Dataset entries
# # # # # # #

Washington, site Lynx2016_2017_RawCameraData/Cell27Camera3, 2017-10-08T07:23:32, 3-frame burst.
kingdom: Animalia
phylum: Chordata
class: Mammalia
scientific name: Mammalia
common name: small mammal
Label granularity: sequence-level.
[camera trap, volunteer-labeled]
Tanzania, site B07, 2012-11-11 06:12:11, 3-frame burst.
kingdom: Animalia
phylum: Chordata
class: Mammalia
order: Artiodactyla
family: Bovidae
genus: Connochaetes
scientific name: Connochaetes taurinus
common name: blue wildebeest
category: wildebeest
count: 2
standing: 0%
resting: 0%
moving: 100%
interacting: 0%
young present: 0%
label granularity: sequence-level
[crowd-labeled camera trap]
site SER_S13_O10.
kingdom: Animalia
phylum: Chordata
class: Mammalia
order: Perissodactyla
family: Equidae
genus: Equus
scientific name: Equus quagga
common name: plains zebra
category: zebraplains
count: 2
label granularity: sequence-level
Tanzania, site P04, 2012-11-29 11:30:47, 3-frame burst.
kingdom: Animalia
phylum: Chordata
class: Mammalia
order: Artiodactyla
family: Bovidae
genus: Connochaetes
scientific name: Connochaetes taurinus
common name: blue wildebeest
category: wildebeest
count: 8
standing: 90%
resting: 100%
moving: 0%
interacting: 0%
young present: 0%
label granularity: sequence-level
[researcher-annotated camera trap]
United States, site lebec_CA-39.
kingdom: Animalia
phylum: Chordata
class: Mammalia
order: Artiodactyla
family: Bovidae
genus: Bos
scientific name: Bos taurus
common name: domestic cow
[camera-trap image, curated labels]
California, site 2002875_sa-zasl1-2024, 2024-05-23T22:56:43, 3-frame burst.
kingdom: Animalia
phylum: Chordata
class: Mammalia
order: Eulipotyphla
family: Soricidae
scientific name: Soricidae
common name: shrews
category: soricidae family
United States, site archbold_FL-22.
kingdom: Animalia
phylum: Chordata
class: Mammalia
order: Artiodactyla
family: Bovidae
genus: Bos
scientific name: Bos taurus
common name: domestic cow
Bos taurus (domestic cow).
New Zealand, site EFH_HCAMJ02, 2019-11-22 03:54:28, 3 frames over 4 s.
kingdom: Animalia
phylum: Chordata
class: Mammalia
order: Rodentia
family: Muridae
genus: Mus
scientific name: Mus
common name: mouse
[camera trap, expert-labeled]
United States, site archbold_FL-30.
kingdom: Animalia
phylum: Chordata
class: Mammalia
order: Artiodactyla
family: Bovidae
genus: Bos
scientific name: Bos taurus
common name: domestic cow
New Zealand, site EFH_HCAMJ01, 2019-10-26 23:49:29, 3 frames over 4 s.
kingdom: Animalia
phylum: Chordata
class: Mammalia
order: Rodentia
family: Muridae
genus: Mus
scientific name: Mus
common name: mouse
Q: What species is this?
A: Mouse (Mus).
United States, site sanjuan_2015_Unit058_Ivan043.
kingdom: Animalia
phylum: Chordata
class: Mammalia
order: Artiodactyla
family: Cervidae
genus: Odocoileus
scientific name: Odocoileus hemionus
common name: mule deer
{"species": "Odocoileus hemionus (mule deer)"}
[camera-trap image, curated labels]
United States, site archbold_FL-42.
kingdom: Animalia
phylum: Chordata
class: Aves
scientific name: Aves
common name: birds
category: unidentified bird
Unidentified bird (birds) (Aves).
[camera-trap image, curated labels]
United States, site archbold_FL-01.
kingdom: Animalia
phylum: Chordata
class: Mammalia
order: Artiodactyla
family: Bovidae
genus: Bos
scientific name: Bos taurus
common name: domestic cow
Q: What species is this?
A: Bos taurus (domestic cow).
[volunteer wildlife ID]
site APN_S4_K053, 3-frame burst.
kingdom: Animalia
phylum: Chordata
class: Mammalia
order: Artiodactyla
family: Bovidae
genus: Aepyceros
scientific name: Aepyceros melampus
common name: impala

# # # # # # #

__EXERCISE AIM__.
Repeat exactly, and only, the lines from the line containing "class: Aves" through the last line of the records above, both included.

__ANSWER SPACE__.
class: Aves
scientific name: Aves
common name: birds
category: unidentified bird
Unidentified bird (birds) (Aves).
[camera-trap image, curated labels]
United States, site archbold_FL-01.
kingdom: Animalia
phylum: Chordata
class: Mammalia
order: Artiodactyla
family: Bovidae
genus: Bos
scientific name: Bos taurus
common name: domestic cow
Q: What species is this?
A: Bos taurus (domestic cow).
[volunteer wildlife ID]
site APN_S4_K053, 3-frame burst.
kingdom: Animalia
phylum: Chordata
class: Mammalia
order: Artiodactyla
family: Bovidae
genus: Aepyceros
scientific name: Aepyceros melampus
common name: impala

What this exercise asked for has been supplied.